▸ **OBJECTIVE**: Reproduce the war memoir extract from "Any Australian kid" up to and including "of those battlefields.", swapping "hooked" for "captivated" each time it occurs.

▸ **PAGE EXTRACT**:
***
Even though my dad was Italian, it was easy to be Australian for us kids. We were tall and blonde, and I had green eyes, while my siblings were blue. We had no trace of any kind of foreign accent. We didn’t run the local milk bar. And while we had, no doubt, exotic names, they were not identifiably Italian.
Any Australian kid who gets hooked on Australian history does so through a limited number of events. Ned Kelly, Gold, World War I. I got hooked on World War I. The reasons now are murky – a great history book, Wilfred Owen, a novel. Who can say? But in getting hooked, I wanted to some share in the wine-dark mud of those battlefields.
I found that share in my great uncle Harry. I had always thought that he had raised arms at Gallipoli – for many of us educated in the history classrooms of Australian secondary schools, Gallipoli was the only battle we had ever heard of – but I discovered he had, in fact, fought in the grim clays at Ypres and, if my research was any good, possibly at Passchendaele.
The details of Uncle Harry World War I service were surprising accessible, so many heroes so far from home have been honoured through the amazing work of the Australian War Museum, now online. On that site, just by searching his name, I found his sign-up sheet, his embarkation list, his repatriation list. It seemed he was in the 14th Battalion – Albert Jacka’s battalion – and so I read through the diaries of that battalion. When I saw A Jacka’s signature on the bottom of some of these diaries, it was like touching (and this will seem sappy, possibly unlikely) Time.
‘I managed to get the beggars, sir,’ Jacka was reputed to have said when found by his CO having killed seven Turks single-handedly at Gallipoli. He had an unlit cigarette between his lips. He would win a VC for his efforts.
Uncle Harry’s sign-up sheet felt too precious to me. I pored over it – there were his father’s details, John Keenan – Big Da – on the form, knowingly assisting his older son onto the killing fields even though Harry was only seventeen and should never have been allowed to sign up. Harry’s painfully youthful signature, carefully rendered. Harry signed up in 1916, over a year after the landing at Gallipoli, and at least some months after the stories had begun to come in about the experiences in the Dardanelles. When Uncle Harry faced the field in 1917 at Ypres, at Passchendaele, he would be wounded – shot up with shrapnel in his hip and pelvis – and repatriated back home. He never spoke of his experiences to family as far as I’m aware.
***
▸ **COLLECTED MATERIAL**:
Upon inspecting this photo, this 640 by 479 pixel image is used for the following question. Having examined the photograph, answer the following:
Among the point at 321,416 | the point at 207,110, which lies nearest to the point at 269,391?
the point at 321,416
***
▸ **EXERCISE SOLUTION**:
Any Australian kid who gets captivated on Australian history does so through a limited number of events. Ned Kelly, Gold, World War I. I got captivated on World War I. The reasons now are murky – a great history book, Wilfred Owen, a novel. Who can say? But in getting captivated, I wanted to some share in the wine-dark mud of those battlefields.